GOAL OF THE EXERCISE: Starting with the line that contains "How far does" and continuing through the end of the records, give every non-blank line as a Markdown table with the columns "Row" and "Line", leaving out any pictures.
.....
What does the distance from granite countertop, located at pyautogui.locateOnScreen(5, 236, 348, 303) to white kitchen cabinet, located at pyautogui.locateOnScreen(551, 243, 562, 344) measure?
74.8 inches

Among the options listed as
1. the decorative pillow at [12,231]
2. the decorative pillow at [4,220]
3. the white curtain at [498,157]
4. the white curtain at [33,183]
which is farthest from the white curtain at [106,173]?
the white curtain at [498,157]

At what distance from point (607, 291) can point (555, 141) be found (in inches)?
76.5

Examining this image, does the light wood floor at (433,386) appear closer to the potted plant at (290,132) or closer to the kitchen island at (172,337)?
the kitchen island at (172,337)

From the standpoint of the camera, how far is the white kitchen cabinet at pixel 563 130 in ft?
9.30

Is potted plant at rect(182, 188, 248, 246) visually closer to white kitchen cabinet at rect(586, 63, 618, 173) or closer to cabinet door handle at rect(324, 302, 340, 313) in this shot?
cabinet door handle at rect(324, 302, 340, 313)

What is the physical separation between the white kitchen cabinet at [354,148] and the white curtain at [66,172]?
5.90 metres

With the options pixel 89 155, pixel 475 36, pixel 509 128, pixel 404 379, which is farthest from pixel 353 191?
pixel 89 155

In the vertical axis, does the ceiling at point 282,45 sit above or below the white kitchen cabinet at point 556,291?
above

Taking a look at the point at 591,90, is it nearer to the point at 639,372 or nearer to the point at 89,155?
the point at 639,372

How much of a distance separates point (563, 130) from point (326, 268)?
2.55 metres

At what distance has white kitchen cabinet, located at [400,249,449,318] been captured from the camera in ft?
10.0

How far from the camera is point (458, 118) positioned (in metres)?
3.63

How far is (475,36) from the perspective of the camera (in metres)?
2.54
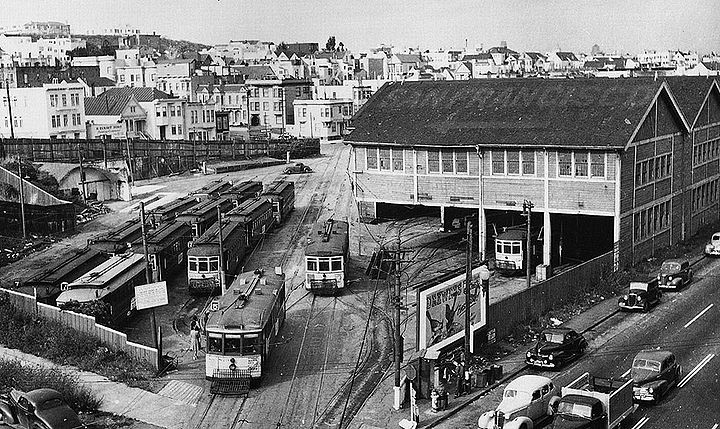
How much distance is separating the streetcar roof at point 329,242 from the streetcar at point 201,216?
19.4 ft

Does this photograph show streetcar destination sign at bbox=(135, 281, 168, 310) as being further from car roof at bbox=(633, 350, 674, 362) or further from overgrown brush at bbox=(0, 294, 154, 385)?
car roof at bbox=(633, 350, 674, 362)

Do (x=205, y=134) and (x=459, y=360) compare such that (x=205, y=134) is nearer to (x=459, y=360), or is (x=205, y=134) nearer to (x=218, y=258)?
(x=218, y=258)

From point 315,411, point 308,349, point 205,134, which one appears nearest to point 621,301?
point 308,349

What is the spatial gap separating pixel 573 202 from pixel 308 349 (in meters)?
18.7

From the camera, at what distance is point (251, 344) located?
31859mm

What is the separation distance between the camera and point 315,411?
30.7m

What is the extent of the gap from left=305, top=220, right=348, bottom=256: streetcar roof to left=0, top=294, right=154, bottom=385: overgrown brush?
12.4 m

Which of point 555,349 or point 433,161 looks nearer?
point 555,349

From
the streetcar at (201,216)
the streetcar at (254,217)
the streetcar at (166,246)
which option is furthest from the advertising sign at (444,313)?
the streetcar at (254,217)

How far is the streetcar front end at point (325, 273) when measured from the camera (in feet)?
148

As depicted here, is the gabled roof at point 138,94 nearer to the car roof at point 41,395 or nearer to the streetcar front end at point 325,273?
the streetcar front end at point 325,273

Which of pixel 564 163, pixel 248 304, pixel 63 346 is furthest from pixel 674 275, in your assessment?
pixel 63 346

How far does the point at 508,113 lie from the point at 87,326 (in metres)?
27.5

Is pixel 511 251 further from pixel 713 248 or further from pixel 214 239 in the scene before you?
pixel 214 239
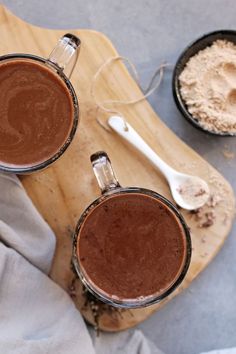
.....
CORRECT RESPONSE:
| Row | Line |
|---|---|
| 1 | How far does the point at 508,113 lie from the point at 87,326 (in metres)? |
| 2 | 27.5 |
| 3 | Is pixel 511 251 further from pixel 713 248 or further from pixel 214 239 in the scene before you? |
| 4 | pixel 214 239 |